Temsirolimus (CCI-779) is an inhibitor of mTOR kinase (mammalian target of rapamycin) that was shown to prolong overall survival vs. interferon-α in patients with previously untreated metastatic renal cell carcinoma with three or more poor prognostic features. The results of this Phase III randomized study were presented at the 2006 annual meeting of the American Society of Clinical Oncology (www.ASCO.org).

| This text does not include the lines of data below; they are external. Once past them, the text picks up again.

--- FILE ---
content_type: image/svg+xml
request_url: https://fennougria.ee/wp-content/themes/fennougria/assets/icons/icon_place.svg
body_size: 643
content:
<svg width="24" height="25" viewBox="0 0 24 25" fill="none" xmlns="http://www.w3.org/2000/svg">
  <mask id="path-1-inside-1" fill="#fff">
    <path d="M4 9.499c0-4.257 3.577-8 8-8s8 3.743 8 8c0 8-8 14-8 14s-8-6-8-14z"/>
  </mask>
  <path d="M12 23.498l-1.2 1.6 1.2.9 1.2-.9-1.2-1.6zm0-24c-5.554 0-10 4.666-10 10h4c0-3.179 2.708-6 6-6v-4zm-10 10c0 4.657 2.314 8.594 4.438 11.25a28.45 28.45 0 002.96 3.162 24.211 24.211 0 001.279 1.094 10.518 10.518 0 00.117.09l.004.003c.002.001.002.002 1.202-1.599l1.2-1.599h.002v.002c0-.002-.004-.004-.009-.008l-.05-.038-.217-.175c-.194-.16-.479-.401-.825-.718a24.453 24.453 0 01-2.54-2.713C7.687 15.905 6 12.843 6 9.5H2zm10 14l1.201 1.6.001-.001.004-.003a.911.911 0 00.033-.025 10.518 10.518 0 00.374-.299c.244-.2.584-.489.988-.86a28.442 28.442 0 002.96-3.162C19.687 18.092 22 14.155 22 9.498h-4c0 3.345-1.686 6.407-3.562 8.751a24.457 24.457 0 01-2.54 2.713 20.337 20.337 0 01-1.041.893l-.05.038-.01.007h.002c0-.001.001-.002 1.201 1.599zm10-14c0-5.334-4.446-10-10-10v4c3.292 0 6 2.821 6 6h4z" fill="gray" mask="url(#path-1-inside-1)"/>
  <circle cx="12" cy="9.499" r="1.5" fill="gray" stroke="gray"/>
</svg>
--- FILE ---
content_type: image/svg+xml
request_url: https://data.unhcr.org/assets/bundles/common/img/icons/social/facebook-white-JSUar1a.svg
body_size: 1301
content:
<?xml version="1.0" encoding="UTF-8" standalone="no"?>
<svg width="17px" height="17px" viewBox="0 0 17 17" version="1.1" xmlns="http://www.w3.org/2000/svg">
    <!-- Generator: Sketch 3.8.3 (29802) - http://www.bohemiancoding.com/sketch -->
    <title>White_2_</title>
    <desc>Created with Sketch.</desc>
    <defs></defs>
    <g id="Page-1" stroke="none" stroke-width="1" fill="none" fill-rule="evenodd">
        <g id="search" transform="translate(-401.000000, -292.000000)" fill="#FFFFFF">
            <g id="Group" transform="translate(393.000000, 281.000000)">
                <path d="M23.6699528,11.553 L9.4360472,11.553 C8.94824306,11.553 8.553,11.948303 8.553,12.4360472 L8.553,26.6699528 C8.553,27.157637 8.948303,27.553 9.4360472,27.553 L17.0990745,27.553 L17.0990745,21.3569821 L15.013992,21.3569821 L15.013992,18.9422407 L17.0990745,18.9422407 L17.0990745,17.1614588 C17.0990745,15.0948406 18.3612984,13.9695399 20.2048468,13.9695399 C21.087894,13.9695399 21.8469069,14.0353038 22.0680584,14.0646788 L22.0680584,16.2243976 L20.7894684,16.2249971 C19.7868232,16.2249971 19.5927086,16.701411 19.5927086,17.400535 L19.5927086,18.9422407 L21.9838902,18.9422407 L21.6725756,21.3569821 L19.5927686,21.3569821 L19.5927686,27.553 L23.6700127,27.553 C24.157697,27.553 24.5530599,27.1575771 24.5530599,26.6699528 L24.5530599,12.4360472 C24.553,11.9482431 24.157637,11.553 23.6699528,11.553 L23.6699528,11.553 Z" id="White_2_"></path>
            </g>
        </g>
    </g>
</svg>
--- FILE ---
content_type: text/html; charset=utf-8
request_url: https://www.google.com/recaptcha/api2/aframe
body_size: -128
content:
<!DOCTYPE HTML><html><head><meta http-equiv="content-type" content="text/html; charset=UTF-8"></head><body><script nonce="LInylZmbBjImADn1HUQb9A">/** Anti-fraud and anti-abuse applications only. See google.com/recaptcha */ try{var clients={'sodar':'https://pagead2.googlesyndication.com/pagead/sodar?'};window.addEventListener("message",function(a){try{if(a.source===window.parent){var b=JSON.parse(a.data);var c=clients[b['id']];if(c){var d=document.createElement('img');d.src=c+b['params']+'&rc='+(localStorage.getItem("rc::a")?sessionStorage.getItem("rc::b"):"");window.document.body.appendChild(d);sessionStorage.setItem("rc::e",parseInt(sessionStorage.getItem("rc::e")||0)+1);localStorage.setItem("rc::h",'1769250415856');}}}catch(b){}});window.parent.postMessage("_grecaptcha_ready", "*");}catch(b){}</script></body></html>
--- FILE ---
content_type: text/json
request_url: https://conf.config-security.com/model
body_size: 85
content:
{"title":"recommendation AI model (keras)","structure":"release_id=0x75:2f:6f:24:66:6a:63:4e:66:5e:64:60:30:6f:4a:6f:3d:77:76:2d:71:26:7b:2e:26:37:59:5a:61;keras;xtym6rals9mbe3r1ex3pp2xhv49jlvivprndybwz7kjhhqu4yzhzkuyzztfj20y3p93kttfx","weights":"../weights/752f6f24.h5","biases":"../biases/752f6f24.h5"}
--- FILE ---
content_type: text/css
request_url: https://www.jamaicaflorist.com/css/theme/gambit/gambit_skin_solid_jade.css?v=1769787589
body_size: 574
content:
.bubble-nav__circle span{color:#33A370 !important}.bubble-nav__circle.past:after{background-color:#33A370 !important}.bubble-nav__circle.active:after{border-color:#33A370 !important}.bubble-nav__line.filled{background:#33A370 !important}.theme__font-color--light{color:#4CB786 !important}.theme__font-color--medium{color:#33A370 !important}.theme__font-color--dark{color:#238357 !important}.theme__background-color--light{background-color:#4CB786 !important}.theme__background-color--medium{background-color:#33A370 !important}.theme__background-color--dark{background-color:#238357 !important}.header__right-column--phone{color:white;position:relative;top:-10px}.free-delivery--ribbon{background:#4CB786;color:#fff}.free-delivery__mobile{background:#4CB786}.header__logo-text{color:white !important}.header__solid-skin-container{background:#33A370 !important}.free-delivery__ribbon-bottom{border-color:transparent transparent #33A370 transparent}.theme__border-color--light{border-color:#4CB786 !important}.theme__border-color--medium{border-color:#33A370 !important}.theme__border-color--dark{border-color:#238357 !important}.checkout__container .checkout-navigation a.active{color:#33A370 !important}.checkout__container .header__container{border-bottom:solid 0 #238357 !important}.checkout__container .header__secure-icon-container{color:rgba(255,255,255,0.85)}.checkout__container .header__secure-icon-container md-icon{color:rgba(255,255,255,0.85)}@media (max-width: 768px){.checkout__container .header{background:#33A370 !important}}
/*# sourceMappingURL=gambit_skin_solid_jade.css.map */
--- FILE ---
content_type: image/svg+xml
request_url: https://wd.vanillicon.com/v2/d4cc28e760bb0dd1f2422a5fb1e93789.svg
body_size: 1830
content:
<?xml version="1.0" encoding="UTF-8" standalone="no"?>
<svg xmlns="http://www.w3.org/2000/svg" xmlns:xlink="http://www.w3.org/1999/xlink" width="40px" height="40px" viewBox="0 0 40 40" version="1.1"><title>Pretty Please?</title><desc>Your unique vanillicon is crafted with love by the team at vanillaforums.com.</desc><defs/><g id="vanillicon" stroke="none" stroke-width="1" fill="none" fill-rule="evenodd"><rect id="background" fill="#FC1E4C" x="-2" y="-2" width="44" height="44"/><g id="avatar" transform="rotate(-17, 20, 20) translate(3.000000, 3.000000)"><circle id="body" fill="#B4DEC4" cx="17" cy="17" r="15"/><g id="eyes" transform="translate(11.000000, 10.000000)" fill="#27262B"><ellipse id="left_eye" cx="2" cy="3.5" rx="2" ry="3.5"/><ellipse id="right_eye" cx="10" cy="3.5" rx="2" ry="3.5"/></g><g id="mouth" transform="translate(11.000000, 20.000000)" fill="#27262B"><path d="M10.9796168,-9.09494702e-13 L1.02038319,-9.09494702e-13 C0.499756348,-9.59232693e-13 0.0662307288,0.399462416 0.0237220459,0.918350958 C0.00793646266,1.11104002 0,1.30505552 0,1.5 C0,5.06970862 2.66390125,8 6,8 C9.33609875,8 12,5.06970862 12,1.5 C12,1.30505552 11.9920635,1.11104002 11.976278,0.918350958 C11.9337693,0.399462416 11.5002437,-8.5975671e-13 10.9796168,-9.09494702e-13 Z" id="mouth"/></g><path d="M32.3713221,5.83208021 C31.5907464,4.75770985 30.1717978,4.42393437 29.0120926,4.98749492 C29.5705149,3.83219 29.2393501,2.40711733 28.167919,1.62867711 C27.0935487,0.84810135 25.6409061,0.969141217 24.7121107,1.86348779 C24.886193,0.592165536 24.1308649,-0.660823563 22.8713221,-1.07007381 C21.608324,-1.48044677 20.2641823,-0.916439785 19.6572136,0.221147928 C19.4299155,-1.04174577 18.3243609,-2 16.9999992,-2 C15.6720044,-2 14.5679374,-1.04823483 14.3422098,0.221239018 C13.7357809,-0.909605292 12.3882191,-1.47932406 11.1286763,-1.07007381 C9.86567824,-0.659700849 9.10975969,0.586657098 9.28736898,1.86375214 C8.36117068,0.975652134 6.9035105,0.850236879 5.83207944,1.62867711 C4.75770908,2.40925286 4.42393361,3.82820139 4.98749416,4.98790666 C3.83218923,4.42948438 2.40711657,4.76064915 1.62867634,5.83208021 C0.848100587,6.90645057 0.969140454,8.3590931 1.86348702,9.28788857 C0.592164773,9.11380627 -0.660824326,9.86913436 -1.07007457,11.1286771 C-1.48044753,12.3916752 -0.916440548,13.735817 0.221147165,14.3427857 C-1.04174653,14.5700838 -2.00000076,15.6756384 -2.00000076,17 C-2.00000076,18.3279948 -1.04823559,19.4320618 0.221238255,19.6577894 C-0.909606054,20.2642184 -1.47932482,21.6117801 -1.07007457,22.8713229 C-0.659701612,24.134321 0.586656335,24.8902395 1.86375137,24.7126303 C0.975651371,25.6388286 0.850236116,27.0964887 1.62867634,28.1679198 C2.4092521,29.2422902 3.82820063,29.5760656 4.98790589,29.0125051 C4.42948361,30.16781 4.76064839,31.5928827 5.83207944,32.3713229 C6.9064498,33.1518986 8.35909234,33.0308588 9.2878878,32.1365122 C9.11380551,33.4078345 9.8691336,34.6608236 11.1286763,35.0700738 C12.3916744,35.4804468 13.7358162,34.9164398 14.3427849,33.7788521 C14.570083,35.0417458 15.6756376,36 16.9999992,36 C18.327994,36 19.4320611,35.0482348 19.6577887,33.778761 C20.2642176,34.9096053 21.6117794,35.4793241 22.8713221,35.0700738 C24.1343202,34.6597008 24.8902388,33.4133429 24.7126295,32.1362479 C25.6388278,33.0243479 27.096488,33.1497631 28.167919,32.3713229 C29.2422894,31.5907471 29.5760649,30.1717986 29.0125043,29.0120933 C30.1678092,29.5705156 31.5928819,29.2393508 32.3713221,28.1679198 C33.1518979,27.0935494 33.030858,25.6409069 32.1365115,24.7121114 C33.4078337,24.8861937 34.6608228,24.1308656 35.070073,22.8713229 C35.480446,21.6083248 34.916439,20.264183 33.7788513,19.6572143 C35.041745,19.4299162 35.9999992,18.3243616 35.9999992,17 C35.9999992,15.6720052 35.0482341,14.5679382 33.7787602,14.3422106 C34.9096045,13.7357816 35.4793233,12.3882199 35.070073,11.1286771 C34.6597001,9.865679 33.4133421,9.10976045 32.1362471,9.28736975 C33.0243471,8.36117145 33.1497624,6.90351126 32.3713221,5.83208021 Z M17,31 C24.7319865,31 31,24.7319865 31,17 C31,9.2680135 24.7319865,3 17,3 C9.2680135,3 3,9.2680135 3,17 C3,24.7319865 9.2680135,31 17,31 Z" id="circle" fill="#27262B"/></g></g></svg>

Date of Approval: March 30, 2009 Company: Novartis AG Treatment for: Renal Cell Carcinoma Afinitor (everolimus) is an oral once-daily inhibitor of mTOR indicated for the treatment of patients with advanced renal cell carcinoma (RCC) after failure of treatment with sunitinib or sorafenib. Afinitor approved in US as first treatment for patients with advanced kidney cancer after failure of either sunitinib or sorafenib – March 30, 2009
Most of the currently available cytostatics are ineffective for the treatment of RCC. Their use can not be recommended for the treatment of patients with metastasized RCC,as response rates are very low,often just 5-15%,and most responses are short lived. The use of Tyrosine Kinase (TK) inhibitors, such as Sunitinib and Sorafenib, and Temsirolimus are described in a different section
Cancer vaccines, such as TroVax, have shown promising results in phase 2 trials for treatment of renal cell carcinoma. However, issues of tumor immunosuppression and lack of identified tumor-associated antigens must be addressed before vaccine therapy can be applied successfully in advanced renal cell cancer.
The five year survival rate is around 90-95% for tumors less than 4 cm. For larger tumors confined to the kidney without venous invasion, survival is still relatively good at 80-85%. For tumors that extend through the renal capsule and out of the local fascial investments, the survivability reduces to near 60%. If it has metastasized to the lymph nodes, the 5-year survival is around 5 % to 15 %. If it has spread metastatically to other organs, the 5-year survival rate is less than 5 %.
For those that have tumor recurrence after surgery, the prognosis is generally poor. Renal cell carcinoma does not generally respond to chemotherapy or radiation. Immunotherapy, which attempts to induce the body to attack the remaining cancer cells, has shown promise. Recent trials are testing newer agents, though the current complete remission rate with these approaches are still low, around 12-20% in most series.however,new tyrosine kinease inhibators including nexavar,pazopnib,and rapamycin have greatly improved prognosis for advanced RCC since 2004.